> EXTRAIT DU TEXTE

Greta Thunberg, figure emblématique de la lutte contre le dérèglement climatique en 2018.
Greta Thunberg, figure emblématique de la lutte contre le dérèglement climatique en 2018.

Manifestations monstres des jeunes pour le climat, multiplication des actions de désobéissance civile: face à la crise climatique, des citoyens ont bruyamment réclamé des comptes à leurs dirigeants en 2019, année qui sera parmi les plus chaudes jamais enregistrées.

L'adolescente suédoise Greta Thunberg, encore inconnue il y a un an, est devenue à 16 ans le visage d'une jeunesse en colère. Avec sa "grève de l'école pour le climat", elle a entraîné dans son sillage des centaines de milliers de jeunes, jusqu'à être pressentie pour le prix Nobel de la paix et être désignée personnalité de l'année par le magazine Time.

Extinction Rebellion, mouvement de désobéissance civile non violente né au Royaume-Uni, a essaimé. Avec leur credo "l'espoir meurt, l'action commence", ses militants ont bloqué Londres et multiplié les actions dans le monde, ne craignant pas de se faire arrêter en masse.

Fin novembre, à l'occasion du "Black Friday" et de la COP25 de Madrid, des militants ont aussi bloqué des mines de charbon en Allemagne ou des entrepôts d'Amazon en France.

Le déclic de cette mobilisation grandissante? La publication, fin 2018, du rapport spécial des experts climat de l'ONU, le Giec, sur ce que sera le monde avec un réchauffement de 1,5°C, et de 2°C.

"Le message des scientifiques a été que chaque demi-degré compte", relève Amy Dahan, historienne des sciences, spécialiste du changement climatique au CNRS. Leur parole, longtemps cantonnée aux cercles des chefs d'Etat et des ONG, a été largement relayée. Des citoyens se sont emparés du rapport pour le rendre accessible à tous.

> DONNÉES AFFICHÉES
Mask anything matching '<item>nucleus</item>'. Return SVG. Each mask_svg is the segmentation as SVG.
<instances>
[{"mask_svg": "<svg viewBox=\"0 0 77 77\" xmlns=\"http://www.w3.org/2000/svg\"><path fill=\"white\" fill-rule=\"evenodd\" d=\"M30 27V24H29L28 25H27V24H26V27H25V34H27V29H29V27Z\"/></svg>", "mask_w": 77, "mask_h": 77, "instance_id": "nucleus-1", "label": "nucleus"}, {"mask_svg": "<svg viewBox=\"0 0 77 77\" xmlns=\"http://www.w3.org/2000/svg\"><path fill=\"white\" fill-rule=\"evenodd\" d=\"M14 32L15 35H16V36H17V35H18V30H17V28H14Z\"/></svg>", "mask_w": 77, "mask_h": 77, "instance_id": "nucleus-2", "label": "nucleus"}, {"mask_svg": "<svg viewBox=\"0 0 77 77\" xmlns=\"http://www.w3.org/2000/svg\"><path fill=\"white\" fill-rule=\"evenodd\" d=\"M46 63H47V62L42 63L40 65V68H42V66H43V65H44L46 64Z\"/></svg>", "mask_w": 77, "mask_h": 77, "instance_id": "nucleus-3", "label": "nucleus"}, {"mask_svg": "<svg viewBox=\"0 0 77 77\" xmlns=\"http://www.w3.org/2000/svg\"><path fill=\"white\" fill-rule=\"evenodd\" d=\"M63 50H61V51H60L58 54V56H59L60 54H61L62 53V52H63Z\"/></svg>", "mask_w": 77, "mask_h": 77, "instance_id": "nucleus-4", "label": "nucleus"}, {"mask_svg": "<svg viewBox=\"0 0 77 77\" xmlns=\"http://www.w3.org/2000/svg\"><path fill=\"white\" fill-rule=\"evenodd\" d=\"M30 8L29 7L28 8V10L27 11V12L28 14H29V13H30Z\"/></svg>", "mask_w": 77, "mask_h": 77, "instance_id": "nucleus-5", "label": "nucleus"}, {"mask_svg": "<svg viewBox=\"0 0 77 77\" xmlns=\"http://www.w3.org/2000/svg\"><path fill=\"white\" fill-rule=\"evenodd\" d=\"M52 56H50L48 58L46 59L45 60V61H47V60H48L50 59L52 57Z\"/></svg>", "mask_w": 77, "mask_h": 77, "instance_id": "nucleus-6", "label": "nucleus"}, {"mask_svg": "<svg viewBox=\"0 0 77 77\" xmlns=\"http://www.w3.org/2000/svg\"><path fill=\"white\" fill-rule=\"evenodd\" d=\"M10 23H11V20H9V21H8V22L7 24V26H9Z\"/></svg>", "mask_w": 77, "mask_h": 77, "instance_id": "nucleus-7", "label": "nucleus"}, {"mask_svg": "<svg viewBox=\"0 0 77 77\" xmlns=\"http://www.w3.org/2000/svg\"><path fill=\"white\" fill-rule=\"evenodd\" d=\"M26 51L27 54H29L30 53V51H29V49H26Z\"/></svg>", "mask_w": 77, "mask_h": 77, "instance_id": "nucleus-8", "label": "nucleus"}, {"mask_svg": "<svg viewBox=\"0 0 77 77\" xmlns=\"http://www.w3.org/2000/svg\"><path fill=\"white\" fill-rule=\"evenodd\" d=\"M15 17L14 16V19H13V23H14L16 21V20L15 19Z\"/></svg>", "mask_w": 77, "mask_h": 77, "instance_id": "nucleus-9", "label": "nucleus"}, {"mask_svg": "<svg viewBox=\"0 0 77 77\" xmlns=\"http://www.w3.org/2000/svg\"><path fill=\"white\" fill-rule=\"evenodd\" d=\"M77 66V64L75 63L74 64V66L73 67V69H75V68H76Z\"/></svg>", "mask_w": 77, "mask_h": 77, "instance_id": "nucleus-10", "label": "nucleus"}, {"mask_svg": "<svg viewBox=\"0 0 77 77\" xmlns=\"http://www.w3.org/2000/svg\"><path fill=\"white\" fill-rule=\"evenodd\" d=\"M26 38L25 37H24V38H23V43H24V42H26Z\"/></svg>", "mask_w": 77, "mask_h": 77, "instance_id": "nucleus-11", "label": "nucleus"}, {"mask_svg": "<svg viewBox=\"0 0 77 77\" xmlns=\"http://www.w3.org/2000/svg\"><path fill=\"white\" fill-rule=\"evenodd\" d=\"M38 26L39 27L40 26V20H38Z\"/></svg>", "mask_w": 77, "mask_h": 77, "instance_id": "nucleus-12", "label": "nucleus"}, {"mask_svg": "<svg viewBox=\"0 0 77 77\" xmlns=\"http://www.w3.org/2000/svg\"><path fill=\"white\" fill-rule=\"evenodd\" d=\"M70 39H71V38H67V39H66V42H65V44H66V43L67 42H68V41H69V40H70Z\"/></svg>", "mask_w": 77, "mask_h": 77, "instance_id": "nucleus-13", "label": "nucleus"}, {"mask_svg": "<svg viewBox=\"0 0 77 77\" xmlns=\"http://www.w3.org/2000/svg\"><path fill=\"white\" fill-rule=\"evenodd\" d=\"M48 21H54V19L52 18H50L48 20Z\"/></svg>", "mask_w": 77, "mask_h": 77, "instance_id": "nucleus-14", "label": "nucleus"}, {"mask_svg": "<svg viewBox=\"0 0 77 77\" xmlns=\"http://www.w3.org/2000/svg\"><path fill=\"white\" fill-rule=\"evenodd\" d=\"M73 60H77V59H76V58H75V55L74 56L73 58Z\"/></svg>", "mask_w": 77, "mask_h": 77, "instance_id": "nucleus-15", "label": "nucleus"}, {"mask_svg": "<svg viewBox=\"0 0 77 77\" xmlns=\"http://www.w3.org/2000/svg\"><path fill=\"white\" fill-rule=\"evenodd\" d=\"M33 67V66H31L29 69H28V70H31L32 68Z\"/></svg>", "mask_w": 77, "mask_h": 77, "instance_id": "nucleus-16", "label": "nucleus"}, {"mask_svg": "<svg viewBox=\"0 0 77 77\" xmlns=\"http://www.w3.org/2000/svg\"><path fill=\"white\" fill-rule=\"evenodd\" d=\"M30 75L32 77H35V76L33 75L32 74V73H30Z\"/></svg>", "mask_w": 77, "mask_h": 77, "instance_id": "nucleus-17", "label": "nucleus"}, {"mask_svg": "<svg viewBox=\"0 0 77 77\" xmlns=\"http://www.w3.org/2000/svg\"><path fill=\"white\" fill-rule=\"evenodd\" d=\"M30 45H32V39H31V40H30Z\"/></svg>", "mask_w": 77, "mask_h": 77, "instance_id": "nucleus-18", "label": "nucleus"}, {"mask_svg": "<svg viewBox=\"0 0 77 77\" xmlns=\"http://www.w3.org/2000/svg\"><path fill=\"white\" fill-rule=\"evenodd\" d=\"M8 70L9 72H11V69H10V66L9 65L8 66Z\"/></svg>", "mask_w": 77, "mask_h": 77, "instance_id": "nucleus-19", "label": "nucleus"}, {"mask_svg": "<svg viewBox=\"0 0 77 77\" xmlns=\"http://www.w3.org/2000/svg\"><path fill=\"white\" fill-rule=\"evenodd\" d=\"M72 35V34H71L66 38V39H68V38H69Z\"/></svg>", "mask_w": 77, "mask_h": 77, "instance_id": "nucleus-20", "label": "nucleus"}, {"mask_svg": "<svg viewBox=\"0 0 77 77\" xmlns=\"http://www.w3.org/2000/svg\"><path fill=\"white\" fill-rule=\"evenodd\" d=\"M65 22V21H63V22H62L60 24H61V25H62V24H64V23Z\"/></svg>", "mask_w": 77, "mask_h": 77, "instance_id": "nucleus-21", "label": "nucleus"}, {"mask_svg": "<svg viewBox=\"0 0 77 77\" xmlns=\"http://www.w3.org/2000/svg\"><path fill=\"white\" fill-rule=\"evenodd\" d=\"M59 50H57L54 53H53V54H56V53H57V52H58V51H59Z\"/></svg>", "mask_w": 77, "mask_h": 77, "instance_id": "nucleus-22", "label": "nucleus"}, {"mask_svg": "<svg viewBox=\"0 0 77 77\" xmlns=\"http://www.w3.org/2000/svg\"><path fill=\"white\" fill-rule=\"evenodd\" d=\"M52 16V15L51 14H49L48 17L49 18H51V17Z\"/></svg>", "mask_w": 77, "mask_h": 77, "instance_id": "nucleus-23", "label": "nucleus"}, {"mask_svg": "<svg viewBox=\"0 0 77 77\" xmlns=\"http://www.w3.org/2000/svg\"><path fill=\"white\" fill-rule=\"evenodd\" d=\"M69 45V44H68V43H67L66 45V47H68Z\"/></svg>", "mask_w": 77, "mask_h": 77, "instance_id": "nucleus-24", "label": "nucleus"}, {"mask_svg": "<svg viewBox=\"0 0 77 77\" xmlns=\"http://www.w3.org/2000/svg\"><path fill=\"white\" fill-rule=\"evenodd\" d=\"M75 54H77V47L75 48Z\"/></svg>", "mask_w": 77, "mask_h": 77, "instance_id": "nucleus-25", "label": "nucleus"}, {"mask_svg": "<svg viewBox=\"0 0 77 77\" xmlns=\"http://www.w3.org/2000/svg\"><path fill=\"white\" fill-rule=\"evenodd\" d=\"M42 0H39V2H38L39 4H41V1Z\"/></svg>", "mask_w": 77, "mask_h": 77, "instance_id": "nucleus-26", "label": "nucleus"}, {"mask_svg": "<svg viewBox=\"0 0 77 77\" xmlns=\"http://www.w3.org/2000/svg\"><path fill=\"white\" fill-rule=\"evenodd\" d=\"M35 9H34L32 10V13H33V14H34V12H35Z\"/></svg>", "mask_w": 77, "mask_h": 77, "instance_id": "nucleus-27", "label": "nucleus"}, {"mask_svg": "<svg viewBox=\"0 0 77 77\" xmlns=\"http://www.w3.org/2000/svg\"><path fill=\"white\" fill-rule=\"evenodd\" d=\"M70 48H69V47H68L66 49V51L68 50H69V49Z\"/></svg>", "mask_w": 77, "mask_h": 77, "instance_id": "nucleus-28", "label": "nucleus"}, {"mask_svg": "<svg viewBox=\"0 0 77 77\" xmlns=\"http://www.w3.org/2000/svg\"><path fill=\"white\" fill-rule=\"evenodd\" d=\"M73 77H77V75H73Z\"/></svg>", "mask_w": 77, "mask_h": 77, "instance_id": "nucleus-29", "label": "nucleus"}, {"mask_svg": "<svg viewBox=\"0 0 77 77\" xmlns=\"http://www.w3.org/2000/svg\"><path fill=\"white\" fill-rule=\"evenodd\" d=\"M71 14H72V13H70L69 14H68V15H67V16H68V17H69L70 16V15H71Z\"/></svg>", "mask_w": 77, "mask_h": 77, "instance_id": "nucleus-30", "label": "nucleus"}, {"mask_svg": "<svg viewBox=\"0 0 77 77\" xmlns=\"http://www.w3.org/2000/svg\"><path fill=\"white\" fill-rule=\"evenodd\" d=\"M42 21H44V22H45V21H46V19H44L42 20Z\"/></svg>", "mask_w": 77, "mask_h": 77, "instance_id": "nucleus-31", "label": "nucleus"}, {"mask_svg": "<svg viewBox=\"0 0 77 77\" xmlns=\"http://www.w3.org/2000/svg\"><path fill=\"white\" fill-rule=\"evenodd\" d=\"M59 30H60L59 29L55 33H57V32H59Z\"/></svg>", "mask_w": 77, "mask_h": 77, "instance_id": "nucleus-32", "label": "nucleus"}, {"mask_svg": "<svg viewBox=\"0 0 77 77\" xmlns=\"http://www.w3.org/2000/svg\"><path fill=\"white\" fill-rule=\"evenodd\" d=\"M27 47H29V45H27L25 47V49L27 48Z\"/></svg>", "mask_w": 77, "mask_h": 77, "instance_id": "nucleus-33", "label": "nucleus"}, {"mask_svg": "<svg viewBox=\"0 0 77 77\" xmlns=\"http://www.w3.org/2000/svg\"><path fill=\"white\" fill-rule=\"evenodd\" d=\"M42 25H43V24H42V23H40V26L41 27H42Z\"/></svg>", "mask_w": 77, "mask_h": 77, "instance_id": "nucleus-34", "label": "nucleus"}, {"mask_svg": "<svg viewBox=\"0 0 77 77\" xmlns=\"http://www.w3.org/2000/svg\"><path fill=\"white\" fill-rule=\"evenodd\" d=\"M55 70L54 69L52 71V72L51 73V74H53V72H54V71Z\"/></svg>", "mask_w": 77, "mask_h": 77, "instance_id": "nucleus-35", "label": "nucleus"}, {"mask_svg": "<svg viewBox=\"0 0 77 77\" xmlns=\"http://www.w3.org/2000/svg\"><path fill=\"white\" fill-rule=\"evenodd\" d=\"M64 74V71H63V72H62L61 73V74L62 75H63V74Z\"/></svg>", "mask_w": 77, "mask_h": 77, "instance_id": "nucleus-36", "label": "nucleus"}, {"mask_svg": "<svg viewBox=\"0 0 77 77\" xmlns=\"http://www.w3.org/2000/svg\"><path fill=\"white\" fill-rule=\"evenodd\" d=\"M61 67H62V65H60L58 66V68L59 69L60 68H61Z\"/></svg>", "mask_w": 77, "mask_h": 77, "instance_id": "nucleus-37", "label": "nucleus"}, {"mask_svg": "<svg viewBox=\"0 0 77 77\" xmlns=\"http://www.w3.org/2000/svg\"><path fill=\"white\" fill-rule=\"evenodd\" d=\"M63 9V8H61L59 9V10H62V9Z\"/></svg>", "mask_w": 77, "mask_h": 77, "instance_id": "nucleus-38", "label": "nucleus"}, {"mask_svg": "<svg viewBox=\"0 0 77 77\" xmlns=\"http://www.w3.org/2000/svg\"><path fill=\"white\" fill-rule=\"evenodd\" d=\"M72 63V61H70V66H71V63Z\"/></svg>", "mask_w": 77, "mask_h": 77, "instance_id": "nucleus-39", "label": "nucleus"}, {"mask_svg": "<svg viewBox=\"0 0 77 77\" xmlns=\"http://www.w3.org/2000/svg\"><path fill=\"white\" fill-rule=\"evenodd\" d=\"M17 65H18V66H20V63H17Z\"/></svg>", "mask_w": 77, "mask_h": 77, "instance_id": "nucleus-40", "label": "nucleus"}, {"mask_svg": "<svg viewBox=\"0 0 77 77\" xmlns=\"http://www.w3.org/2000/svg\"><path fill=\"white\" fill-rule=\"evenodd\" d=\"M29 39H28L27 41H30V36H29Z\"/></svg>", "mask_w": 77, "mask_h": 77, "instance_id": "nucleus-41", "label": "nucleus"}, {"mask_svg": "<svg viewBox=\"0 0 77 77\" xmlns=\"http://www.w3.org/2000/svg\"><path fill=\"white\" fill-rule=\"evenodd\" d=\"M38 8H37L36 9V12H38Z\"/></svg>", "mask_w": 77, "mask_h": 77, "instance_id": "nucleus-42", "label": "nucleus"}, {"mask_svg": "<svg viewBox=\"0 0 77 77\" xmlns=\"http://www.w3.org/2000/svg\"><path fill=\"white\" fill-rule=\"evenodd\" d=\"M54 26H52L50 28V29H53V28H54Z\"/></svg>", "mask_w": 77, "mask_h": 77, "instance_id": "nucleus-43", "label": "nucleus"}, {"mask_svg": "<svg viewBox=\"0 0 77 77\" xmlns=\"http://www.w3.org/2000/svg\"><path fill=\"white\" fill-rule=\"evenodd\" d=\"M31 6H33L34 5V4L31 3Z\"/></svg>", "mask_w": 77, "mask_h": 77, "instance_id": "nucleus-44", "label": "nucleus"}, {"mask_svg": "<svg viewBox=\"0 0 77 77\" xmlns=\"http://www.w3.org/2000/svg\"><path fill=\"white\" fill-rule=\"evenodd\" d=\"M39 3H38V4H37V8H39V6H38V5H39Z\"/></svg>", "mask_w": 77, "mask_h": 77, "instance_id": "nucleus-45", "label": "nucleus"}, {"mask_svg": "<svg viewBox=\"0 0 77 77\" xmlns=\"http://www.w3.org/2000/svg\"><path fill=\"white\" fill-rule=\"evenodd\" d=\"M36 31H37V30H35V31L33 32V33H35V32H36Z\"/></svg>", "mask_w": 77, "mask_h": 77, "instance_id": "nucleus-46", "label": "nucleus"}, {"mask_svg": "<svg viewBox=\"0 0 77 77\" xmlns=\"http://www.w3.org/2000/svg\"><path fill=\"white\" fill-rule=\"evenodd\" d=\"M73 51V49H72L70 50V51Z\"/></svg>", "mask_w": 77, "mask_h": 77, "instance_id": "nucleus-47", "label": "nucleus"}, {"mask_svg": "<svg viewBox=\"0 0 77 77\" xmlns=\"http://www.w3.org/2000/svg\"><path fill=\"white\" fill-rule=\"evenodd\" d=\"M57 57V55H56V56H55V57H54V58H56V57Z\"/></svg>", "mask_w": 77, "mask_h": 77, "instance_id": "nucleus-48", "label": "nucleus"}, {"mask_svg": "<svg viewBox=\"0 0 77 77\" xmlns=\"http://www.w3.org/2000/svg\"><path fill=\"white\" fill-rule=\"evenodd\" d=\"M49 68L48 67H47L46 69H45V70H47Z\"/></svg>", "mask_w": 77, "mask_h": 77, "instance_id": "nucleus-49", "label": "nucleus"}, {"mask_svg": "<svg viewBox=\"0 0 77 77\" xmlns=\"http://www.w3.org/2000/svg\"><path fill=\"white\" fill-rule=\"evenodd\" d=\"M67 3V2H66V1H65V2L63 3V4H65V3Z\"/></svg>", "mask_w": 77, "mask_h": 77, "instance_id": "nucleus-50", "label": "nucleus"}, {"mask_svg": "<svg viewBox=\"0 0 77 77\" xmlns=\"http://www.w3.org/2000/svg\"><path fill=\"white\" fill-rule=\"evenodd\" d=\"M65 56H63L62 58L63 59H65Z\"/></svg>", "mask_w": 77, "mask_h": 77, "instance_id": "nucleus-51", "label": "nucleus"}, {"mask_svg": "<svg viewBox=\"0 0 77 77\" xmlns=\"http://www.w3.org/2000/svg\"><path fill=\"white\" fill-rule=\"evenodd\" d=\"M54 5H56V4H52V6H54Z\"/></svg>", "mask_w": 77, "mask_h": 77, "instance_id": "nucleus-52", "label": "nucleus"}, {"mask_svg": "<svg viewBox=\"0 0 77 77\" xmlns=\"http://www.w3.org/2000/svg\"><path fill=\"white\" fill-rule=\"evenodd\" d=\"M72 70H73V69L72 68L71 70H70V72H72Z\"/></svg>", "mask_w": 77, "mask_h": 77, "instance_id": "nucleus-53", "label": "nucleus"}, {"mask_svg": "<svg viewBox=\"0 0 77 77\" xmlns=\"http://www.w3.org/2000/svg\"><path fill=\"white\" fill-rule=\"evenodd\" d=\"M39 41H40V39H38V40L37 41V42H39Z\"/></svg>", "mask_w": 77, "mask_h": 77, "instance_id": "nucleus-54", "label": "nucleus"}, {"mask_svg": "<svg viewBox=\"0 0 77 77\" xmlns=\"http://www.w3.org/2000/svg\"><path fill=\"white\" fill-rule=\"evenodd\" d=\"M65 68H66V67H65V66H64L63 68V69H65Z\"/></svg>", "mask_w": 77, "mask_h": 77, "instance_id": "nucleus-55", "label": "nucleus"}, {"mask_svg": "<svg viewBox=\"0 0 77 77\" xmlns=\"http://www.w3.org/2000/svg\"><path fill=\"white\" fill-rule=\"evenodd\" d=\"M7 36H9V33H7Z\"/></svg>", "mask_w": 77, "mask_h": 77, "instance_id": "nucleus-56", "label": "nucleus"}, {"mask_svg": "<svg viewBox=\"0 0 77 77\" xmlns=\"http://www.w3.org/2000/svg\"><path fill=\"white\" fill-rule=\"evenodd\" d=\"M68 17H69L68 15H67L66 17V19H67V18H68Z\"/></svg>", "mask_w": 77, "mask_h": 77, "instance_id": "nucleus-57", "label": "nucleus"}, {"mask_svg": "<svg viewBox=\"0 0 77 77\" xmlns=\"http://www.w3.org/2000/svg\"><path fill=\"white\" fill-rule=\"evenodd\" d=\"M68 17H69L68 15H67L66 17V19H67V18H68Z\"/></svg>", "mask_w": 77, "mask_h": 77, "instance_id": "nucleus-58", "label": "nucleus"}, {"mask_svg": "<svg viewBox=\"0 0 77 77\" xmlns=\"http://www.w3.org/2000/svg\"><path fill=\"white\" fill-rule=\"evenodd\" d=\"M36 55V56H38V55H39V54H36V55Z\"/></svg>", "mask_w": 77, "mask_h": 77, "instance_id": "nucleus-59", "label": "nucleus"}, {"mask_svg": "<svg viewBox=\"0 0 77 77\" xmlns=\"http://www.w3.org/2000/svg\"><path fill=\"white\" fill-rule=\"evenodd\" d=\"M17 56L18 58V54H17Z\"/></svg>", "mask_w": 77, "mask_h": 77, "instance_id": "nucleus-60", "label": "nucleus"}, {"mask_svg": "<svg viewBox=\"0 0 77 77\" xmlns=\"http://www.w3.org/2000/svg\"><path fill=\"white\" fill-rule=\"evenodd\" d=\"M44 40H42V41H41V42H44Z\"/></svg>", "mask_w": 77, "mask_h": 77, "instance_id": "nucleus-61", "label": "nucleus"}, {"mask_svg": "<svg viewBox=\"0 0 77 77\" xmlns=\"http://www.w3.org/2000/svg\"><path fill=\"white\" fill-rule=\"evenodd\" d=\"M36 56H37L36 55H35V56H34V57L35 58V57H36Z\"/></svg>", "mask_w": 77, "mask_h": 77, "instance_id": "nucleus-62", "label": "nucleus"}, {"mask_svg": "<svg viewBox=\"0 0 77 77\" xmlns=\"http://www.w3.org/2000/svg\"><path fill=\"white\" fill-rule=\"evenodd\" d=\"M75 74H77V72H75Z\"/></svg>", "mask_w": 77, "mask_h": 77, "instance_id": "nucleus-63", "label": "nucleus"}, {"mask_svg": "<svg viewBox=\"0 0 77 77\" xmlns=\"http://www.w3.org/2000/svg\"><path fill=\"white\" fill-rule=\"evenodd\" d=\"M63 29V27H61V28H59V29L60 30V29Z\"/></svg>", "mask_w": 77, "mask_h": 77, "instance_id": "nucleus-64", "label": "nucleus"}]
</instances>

> TÂCHES À FAIRE
1. Dans le texte sur la mobilisation pour le climat, relevez tous les noms de villes et de pays.
2. Les affirmations suivantes sont-elles conformes au texte sur la mobilisation pour le climat ? Répondez par oui ou par non, en citant à l'identique les mots du texte qui permettent de trancher.
(a) Greta Thunberg avait 16 ans quand elle est devenue le visage d'une jeunesse en colère.
(b) Extinction Rebellion est né en Allemagne.
(c) Le rapport spécial du Giec a été publié fin 2019.
3. Recopiez mot pour mot le passage du texte sur la mobilisation pour le climat qui commence par les mots contenant « L'adolescente suédoise Greta » et se termine par « d'Amazon en France. ».

> RÉSULTATS FINAUX
1. Royaume-Uni, Londres, Madrid, Allemagne, France

2.
(a) Oui : « est devenue à 16 ans le visage d'une jeunesse en colère ».
(b) Non : « né au Royaume-Uni ».
(c) Non : « La publication, fin 2018, du rapport spécial ».

3.
L'adolescente suédoise Greta Thunberg, encore inconnue il y a un an, est devenue à 16 ans le visage d'une jeunesse en colère. Avec sa "grève de l'école pour le climat", elle a entraîné dans son sillage des centaines de milliers de jeunes, jusqu'à être pressentie pour le prix Nobel de la paix et être désignée personnalité de l'année par le magazine Time.

Extinction Rebellion, mouvement de désobéissance civile non violente né au Royaume-Uni, a essaimé. Avec leur credo "l'espoir meurt, l'action commence", ses militants ont bloqué Londres et multiplié les actions dans le monde, ne craignant pas de se faire arrêter en masse.

Fin novembre, à l'occasion du "Black Friday" et de la COP25 de Madrid, des militants ont aussi bloqué des mines de charbon en Allemagne ou des entrepôts d'Amazon en France.